* Records from a collection
□ □ □ □ □ □ □

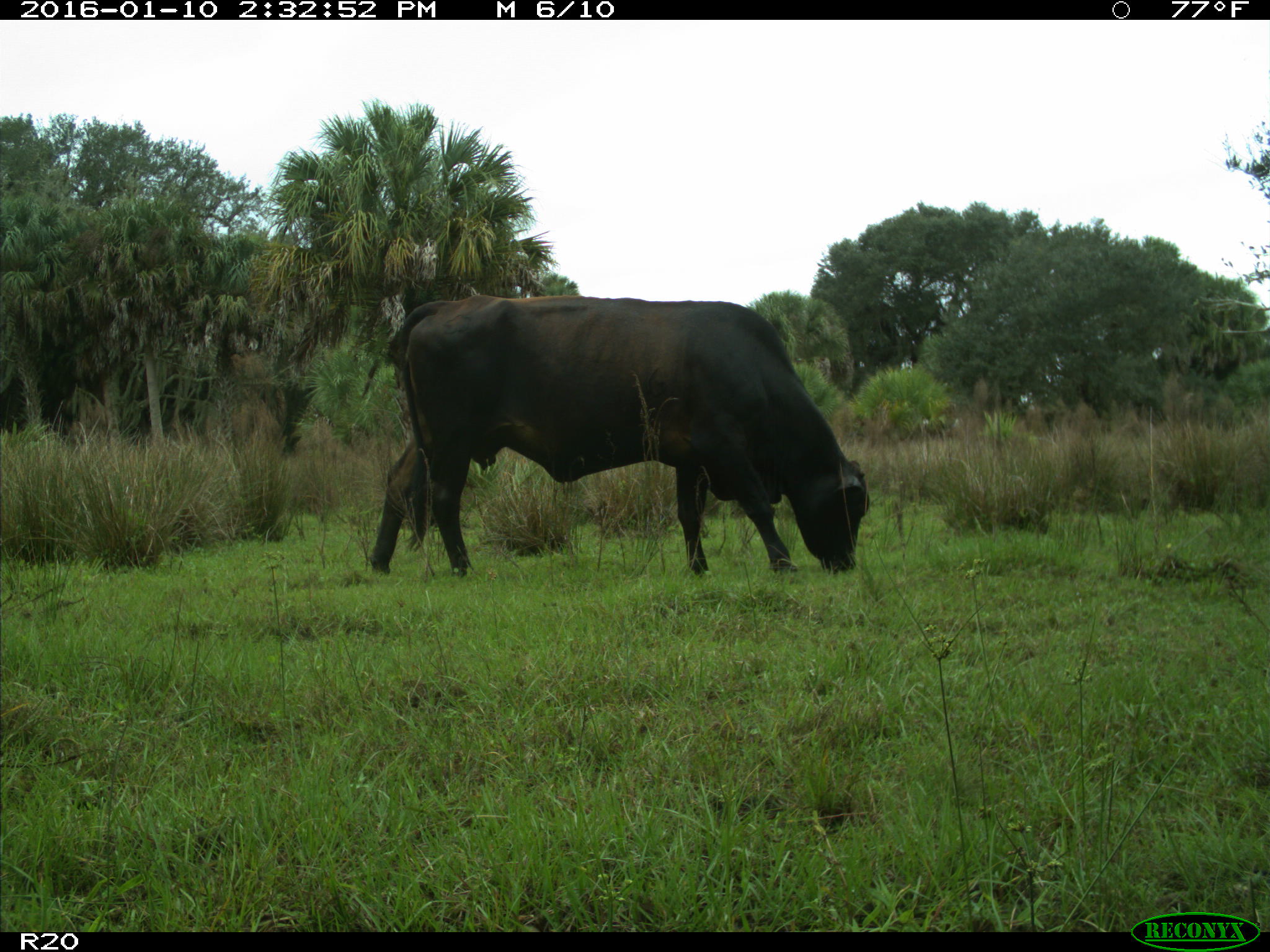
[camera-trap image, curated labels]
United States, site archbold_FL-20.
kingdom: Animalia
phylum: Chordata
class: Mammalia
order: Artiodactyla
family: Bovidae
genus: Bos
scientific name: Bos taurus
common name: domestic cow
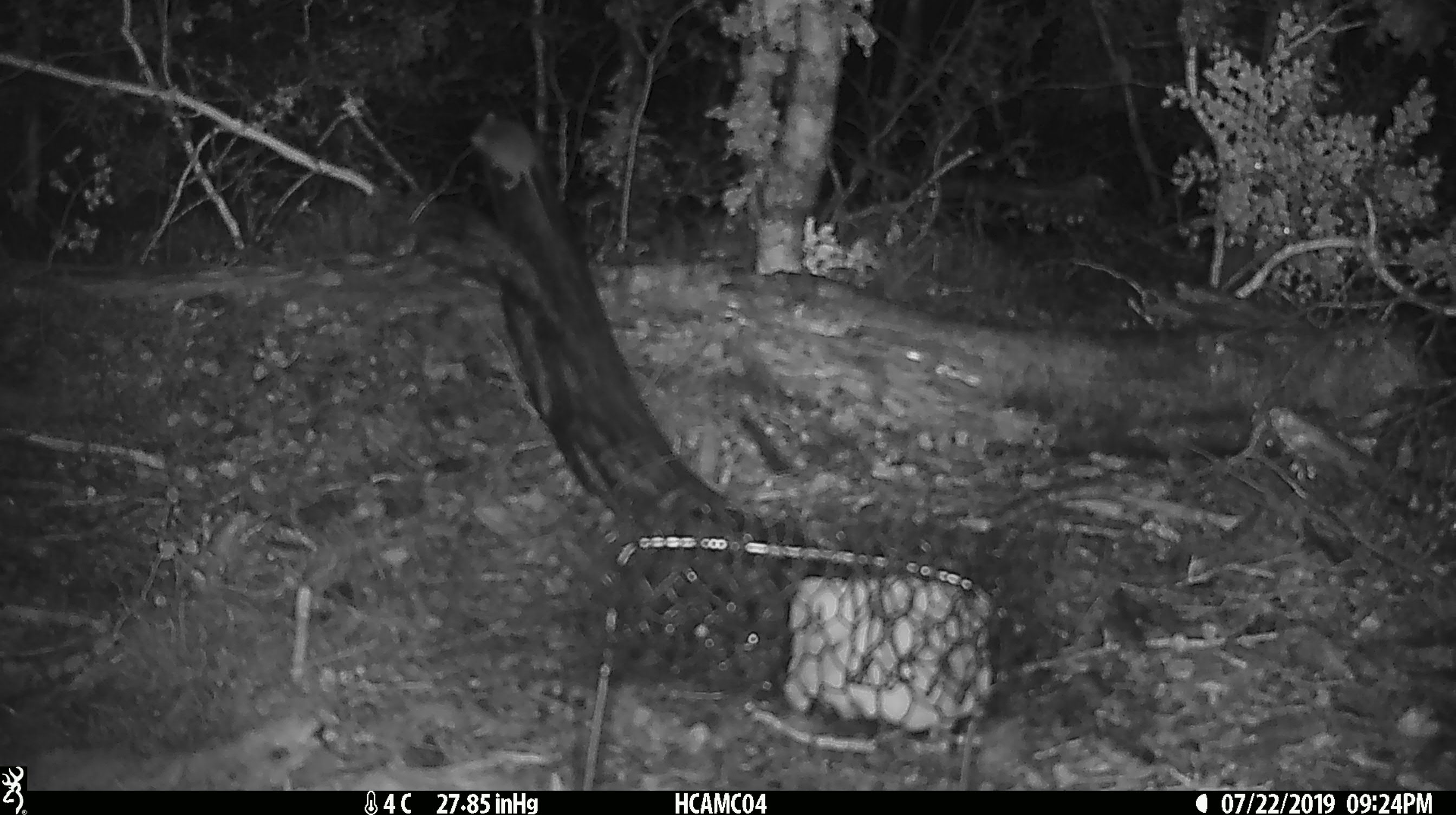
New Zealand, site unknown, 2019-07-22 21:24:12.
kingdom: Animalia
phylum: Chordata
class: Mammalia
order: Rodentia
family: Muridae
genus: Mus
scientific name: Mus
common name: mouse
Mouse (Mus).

□ □ □ □ □ □ □

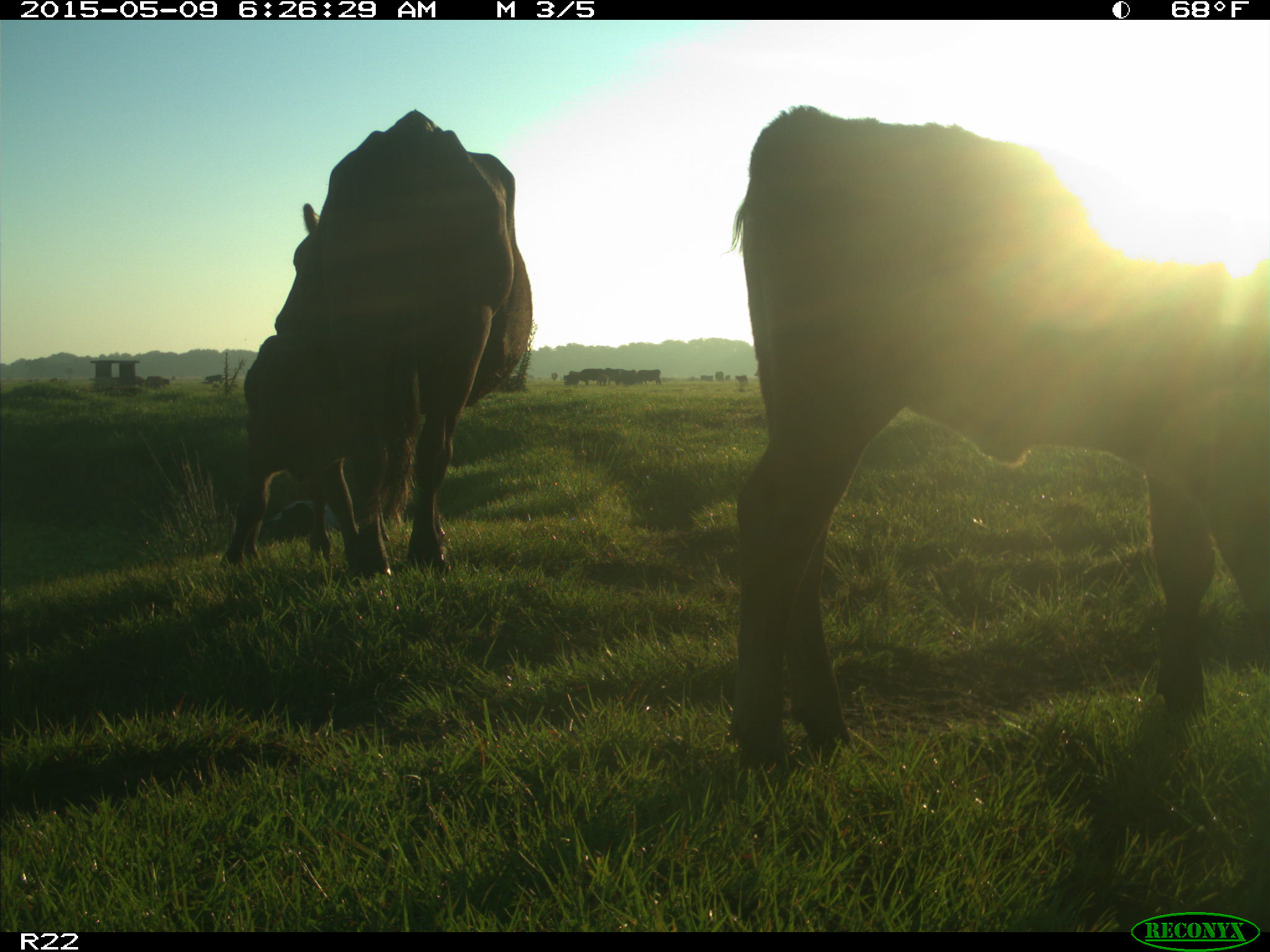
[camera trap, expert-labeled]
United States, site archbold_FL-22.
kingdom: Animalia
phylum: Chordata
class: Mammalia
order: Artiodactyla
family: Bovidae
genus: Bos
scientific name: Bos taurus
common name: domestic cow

□ □ □ □ □ □ □

* PROBLEM STATEMENT
Work out how many lines of the entries include the word "States", and respond with that number and nothing more.

* SOLVED PROBLEM
2